What is being asked
All entries below must be written out verbatim, and the images must be dropped.

Provided data
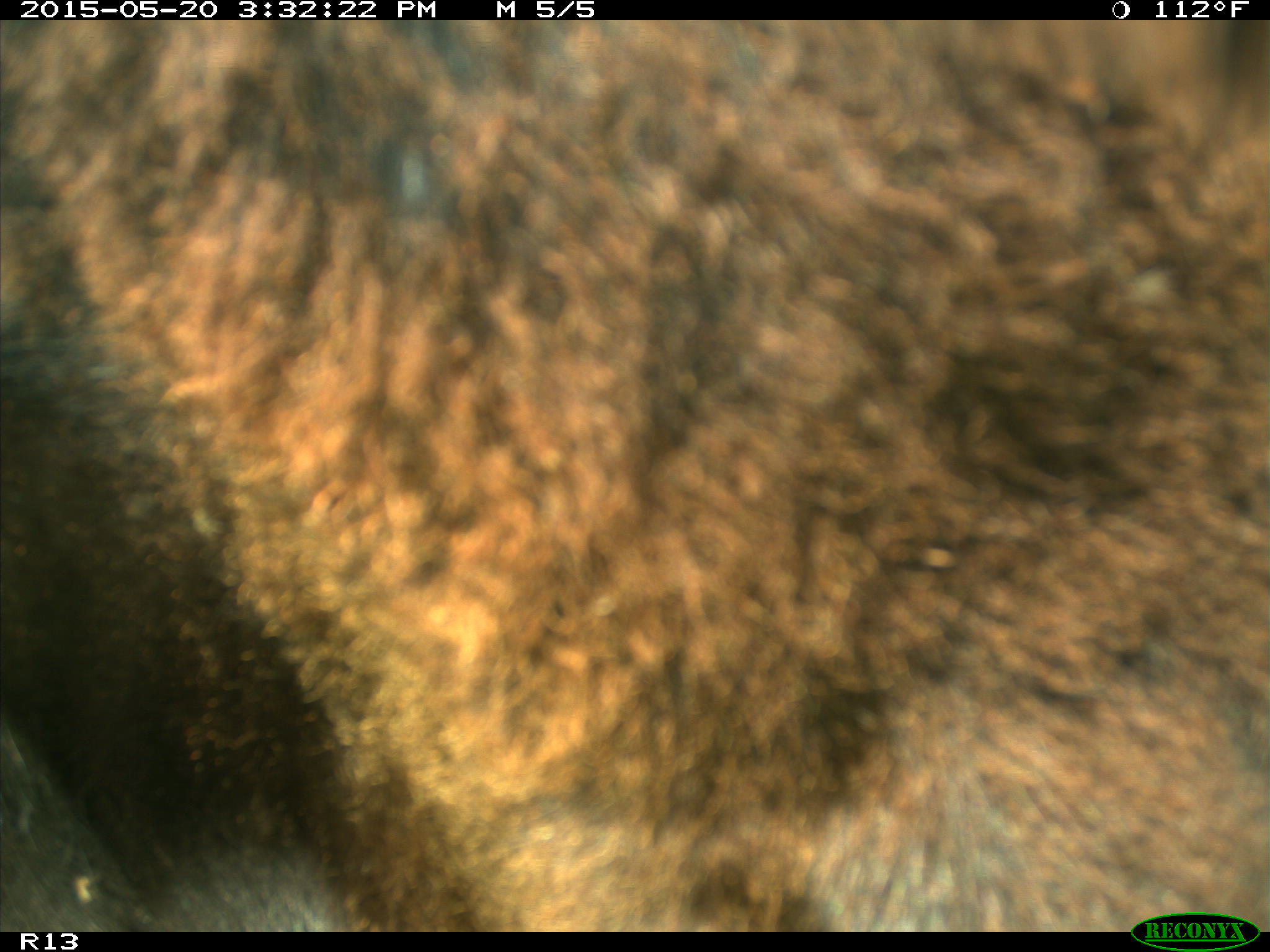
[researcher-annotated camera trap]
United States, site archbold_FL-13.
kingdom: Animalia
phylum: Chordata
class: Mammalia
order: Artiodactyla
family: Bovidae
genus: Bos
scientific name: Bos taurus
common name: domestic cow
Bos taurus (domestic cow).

Result
[researcher-annotated camera trap]
United States, site archbold_FL-13.
kingdom: Animalia
phylum: Chordata
class: Mammalia
order: Artiodactyla
family: Bovidae
genus: Bos
scientific name: Bos taurus
common name: domestic cow
Bos taurus (domestic cow).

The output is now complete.